TMMOB Çevre Mühendisleri Odası Yönetim Kurulu'ndan yapılan yazılı açıklamada, TÜİK 2010 Yılı Atık Su İstatistikleri'ne göre, Türkiye'deki 2 bin 950 belediyeden sadece 438'inin atık suyunun arıtıldığını bildirildi. Türkiye'deki atık su arıtma tesislerinin büyük çoğunluğunun hala geleneksel ya da konvansiyonel teknolojili arıtma tesisleri olduğuna dikkat çekilen açıklamada, fiziksel yöntemle arıtma yapan tesis sayısının 39, doğal yöntemlerle arıtma yapan tesis sayısının da 35 olduğu vurgulandı.

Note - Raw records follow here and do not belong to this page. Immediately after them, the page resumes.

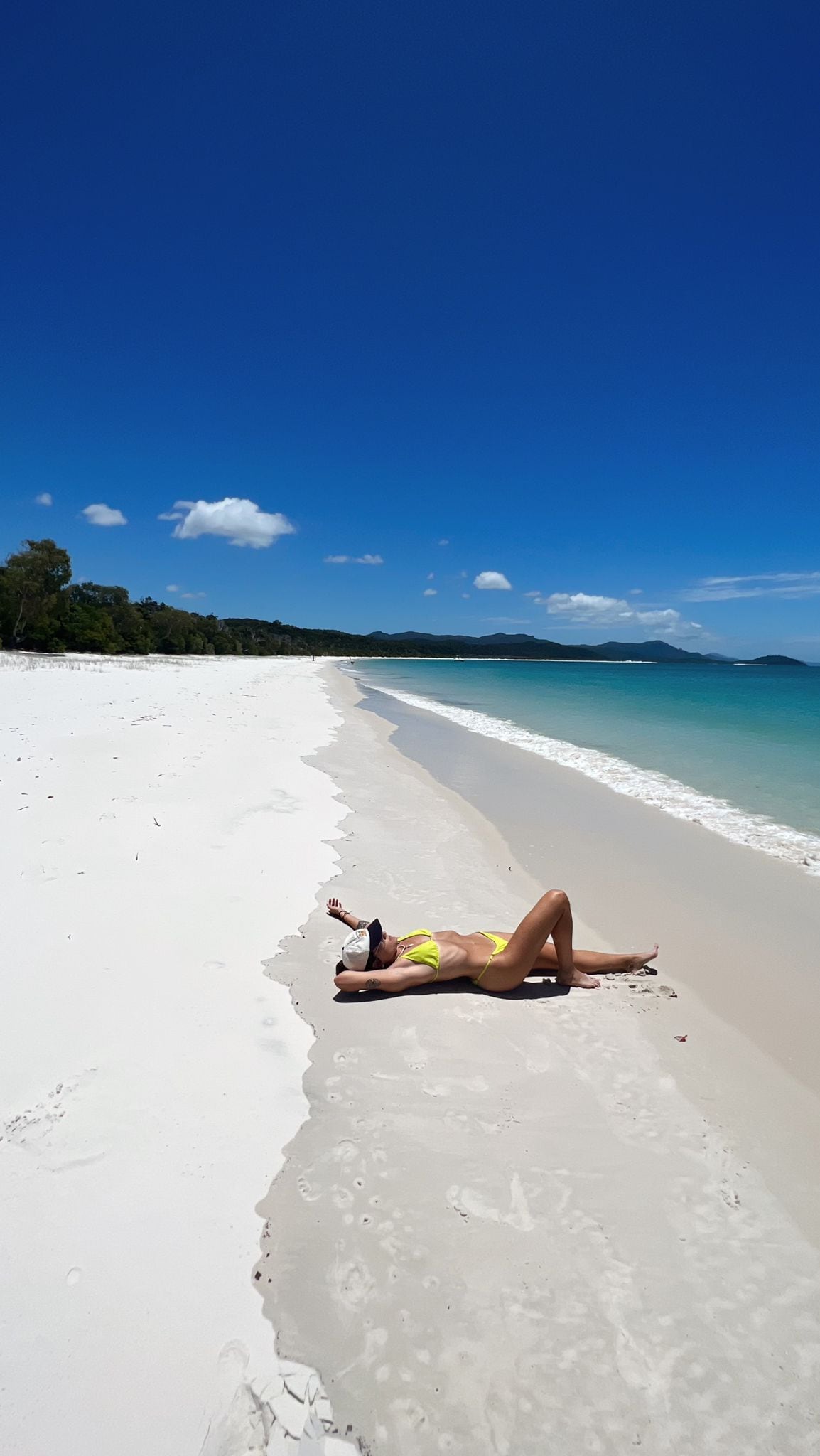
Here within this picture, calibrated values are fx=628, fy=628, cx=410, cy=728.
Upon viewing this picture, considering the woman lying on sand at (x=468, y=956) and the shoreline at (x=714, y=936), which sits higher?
the woman lying on sand at (x=468, y=956)

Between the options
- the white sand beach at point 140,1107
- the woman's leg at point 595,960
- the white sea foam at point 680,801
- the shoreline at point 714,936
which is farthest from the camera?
the white sea foam at point 680,801

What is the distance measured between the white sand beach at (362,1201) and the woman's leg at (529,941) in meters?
0.16

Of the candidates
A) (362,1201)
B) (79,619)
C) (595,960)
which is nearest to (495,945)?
(595,960)

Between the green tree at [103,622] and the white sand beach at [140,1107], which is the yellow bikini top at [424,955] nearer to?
the white sand beach at [140,1107]

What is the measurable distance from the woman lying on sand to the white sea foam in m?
4.72

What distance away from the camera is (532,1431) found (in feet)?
6.18

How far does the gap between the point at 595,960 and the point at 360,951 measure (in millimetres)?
1875

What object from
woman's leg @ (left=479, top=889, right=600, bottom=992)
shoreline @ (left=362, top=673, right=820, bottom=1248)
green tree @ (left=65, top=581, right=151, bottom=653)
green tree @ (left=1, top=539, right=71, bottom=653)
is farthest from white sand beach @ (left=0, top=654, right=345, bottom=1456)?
green tree @ (left=65, top=581, right=151, bottom=653)

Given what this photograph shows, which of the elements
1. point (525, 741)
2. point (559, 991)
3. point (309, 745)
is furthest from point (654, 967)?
point (525, 741)

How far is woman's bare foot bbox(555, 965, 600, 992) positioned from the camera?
4.48 metres

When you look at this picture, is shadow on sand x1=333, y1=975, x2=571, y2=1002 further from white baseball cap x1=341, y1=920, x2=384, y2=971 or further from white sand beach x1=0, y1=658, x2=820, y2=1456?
white baseball cap x1=341, y1=920, x2=384, y2=971

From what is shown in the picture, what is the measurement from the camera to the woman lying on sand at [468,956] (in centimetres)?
407

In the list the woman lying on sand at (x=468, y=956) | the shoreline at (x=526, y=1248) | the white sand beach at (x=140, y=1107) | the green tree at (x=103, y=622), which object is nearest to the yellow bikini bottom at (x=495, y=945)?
the woman lying on sand at (x=468, y=956)

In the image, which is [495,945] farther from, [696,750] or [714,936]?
[696,750]
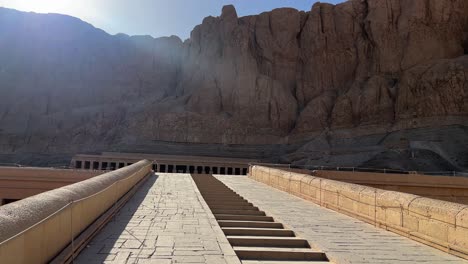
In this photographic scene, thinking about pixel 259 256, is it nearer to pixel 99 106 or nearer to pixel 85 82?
pixel 99 106

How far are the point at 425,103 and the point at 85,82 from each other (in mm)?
61362

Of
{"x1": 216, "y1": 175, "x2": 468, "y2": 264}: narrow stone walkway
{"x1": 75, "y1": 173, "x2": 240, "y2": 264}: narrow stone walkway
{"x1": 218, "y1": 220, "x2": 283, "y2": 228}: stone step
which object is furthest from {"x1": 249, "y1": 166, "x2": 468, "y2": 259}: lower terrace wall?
{"x1": 75, "y1": 173, "x2": 240, "y2": 264}: narrow stone walkway

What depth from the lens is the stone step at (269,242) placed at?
633 cm

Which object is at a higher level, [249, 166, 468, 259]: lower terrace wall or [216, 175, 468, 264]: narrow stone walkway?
[249, 166, 468, 259]: lower terrace wall

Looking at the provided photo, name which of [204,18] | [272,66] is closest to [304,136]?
[272,66]

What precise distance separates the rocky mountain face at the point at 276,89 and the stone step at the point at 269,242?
3960cm

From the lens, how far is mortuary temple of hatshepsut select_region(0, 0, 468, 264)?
592 cm

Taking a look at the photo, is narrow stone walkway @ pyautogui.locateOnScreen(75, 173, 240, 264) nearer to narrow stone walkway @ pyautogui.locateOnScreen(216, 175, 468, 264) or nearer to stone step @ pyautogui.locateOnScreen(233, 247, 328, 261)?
stone step @ pyautogui.locateOnScreen(233, 247, 328, 261)

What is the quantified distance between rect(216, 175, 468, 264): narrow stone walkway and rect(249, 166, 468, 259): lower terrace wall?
0.16 metres

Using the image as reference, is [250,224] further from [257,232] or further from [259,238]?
[259,238]

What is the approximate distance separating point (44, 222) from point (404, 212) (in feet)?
18.4

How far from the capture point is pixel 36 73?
274 feet

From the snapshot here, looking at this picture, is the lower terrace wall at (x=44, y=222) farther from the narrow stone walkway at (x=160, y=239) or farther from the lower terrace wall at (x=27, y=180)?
the lower terrace wall at (x=27, y=180)

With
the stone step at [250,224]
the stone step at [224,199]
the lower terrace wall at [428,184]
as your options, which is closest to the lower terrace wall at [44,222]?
the stone step at [250,224]
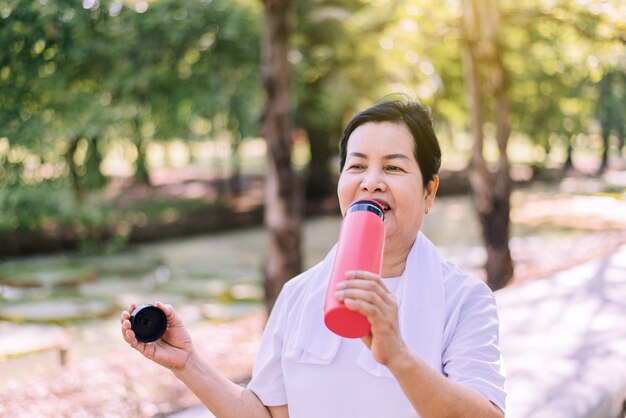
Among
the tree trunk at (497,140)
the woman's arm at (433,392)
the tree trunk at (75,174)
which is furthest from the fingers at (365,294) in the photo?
the tree trunk at (75,174)

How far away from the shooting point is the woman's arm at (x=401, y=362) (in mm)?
1278

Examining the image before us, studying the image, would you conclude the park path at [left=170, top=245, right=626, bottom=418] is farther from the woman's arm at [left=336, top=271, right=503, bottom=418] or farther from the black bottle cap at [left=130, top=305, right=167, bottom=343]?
the woman's arm at [left=336, top=271, right=503, bottom=418]

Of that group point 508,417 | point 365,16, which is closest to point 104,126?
point 365,16

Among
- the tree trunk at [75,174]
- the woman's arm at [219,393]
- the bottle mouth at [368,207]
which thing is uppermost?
the bottle mouth at [368,207]

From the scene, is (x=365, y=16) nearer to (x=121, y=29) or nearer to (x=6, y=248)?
(x=121, y=29)

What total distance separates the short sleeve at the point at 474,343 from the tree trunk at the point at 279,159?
494 cm

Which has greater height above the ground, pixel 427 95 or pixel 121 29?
pixel 121 29

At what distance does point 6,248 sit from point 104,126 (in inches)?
187

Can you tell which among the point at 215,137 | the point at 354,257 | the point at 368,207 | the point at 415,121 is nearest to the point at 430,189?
the point at 415,121

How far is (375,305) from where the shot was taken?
1.28 m

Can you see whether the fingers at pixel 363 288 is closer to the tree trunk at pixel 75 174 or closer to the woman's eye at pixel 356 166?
the woman's eye at pixel 356 166

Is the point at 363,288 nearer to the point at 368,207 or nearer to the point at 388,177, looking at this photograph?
the point at 368,207

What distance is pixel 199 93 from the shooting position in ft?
37.1

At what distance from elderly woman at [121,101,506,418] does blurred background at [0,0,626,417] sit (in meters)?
0.86
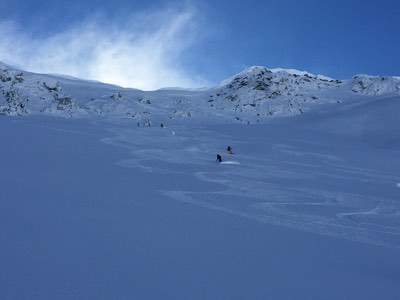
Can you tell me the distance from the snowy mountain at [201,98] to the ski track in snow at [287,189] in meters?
17.2

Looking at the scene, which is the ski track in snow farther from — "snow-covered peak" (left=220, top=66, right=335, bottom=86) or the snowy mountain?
"snow-covered peak" (left=220, top=66, right=335, bottom=86)

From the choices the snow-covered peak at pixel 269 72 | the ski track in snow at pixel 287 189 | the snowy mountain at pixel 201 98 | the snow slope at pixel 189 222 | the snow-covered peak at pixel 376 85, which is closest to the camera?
the snow slope at pixel 189 222

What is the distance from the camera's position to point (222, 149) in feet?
60.8

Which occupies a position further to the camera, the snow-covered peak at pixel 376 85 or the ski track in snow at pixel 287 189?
the snow-covered peak at pixel 376 85

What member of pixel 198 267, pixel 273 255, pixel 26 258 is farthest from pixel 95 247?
pixel 273 255

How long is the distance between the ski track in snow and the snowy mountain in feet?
56.4

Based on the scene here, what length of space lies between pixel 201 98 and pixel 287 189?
4450 cm

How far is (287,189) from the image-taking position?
10359 mm

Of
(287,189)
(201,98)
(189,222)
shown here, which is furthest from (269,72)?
(189,222)

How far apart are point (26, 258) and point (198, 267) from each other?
4.77 ft

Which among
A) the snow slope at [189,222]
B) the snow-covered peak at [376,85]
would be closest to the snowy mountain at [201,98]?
the snow-covered peak at [376,85]

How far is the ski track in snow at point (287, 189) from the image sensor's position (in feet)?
23.9

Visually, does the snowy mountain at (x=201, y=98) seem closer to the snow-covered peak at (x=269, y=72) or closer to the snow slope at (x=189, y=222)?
the snow-covered peak at (x=269, y=72)

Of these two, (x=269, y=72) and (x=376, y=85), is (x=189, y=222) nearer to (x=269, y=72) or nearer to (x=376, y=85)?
(x=376, y=85)
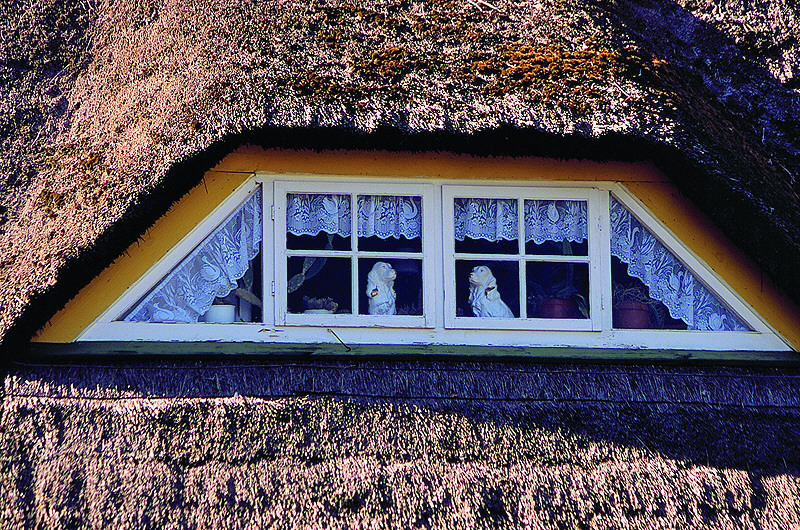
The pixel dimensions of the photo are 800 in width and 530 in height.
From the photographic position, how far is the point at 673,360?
415 centimetres

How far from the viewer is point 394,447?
3682mm

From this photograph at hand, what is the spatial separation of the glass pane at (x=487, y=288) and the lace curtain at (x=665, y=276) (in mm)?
557

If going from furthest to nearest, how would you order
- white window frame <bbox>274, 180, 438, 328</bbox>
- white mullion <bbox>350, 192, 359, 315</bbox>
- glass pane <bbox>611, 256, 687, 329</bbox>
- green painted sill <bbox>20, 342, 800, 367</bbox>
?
glass pane <bbox>611, 256, 687, 329</bbox>, white mullion <bbox>350, 192, 359, 315</bbox>, white window frame <bbox>274, 180, 438, 328</bbox>, green painted sill <bbox>20, 342, 800, 367</bbox>

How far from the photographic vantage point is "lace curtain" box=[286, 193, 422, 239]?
4.34 metres

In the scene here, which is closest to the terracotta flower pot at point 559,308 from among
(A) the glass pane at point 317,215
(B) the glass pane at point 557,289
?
(B) the glass pane at point 557,289

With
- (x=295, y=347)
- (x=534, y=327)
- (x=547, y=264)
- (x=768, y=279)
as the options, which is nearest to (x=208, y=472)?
(x=295, y=347)

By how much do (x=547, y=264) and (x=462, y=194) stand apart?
646 millimetres

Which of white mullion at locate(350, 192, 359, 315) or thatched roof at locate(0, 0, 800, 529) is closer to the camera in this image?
thatched roof at locate(0, 0, 800, 529)

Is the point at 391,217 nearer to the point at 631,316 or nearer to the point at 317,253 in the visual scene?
the point at 317,253

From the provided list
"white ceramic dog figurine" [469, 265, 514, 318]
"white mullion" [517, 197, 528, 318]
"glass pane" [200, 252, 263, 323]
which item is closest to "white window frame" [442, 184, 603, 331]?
"white mullion" [517, 197, 528, 318]

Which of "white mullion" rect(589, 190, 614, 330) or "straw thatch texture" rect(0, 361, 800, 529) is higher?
"white mullion" rect(589, 190, 614, 330)

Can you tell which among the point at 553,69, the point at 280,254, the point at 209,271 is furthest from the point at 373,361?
the point at 553,69

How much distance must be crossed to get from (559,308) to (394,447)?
4.18 feet

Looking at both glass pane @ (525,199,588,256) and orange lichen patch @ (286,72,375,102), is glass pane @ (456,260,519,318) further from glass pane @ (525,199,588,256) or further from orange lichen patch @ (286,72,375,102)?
orange lichen patch @ (286,72,375,102)
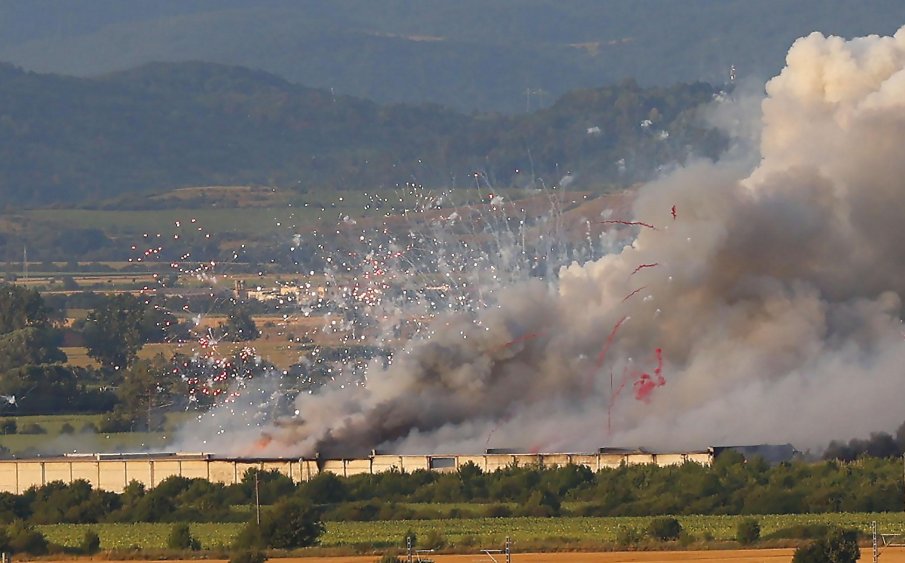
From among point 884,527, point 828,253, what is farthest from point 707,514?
point 828,253

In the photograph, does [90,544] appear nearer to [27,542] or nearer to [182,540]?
[27,542]

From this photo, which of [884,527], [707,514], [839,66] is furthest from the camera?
[839,66]

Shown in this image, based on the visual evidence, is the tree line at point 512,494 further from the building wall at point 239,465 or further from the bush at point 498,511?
the building wall at point 239,465

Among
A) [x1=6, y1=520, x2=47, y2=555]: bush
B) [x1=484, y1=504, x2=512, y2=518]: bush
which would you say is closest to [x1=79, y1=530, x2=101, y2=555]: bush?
[x1=6, y1=520, x2=47, y2=555]: bush

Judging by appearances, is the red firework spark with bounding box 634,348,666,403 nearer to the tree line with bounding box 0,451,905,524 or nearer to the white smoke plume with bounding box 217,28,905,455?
the white smoke plume with bounding box 217,28,905,455

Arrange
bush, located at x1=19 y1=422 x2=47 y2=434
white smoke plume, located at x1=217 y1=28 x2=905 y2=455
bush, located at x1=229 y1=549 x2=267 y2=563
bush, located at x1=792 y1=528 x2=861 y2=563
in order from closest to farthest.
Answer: bush, located at x1=792 y1=528 x2=861 y2=563, bush, located at x1=229 y1=549 x2=267 y2=563, white smoke plume, located at x1=217 y1=28 x2=905 y2=455, bush, located at x1=19 y1=422 x2=47 y2=434

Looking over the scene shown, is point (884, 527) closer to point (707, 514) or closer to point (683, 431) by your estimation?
point (707, 514)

Arıtma yapan tesislerin en fazla olduğu il İzmir

İleri biyolojik yöntemle arıtma yapan tesislerin en fazla olduğu ilin, 13 adet arıtma tesisiyle İzmir olduğu kaydedilen açıklamada, İstanbul'un nitelikli atık su arıtma tesisleri konusunda son sıralarda kaldığı belirtilerek, şöyle denildi:

"Ülkemizin en önemli sorunlardan biri olan altyapı eksiklikleri ve arıtma tesislerindeki yetersizlikler, ne yazık ki bugüne kadar tam olarak giderilememiştir. Bunun en önemli nedeni atık suyla ilgili bütüncül, planlı, tutarlı bir politika geliştirilmemiş olmasıdır. Ülkemizdeki atık su sorunu sadece arıtma tesisi inşaatı ile çözülememektedir. Atık suyun yönetimi sorunu, plansız, günü kurtarmayı hedefleyen alt yapı projeleri sonucunda ve işletilemeyen arıtma tesisleri nedeniyle kronikleşmektedir."

TÜİK raporuna tepki

TÜİK verilerinin, atık suların evsel ya da endüstriyel kaynaklarını, bölgesel sınıflandırılmasını yansıtmadığına, mevcut atık su arıtma tesislerinin deşarj kaliteleri hakkında herhangi bir bilgi sunmadığına dikkat çekilen açıklamada, şu ifadeler yer aldı:

"Deşarj edilen suyun içeriğinde kendini devam ettiren kirleticilerin parametre, miktar ve neden olduğu çevresel etkiler raporda yer almamaktadır. Bu nedenle yayımlanan rapor, ülkemizin çevresel sorunlarının çözümüne ışık tutacak ve durum analizi yapılmasını sağlayacak verilerden ziyade, yapılan inşaat oranına, tüketilen çimento, demir vb gibi inşaat malzemesi miktarına dair bilgiler verebilmektedir. Hiç kuşkusuz bu rapor, ülkemizde ciddi şekilde yaşanan yeraltı ve yer üstü su kirliliğinin çözümüne dönük bir rapor değildir.

TMMOB Çevre Mühendisleri Odası olarak; günü kurtarma politikaları yerine kısa, orta ve uzun vadeli halk yararına planları içeren çağdaş, bilimsel bir atık su ve su yönetiminin oluşturulması gerekliliğini bir kere daha vurgulamak isteriz."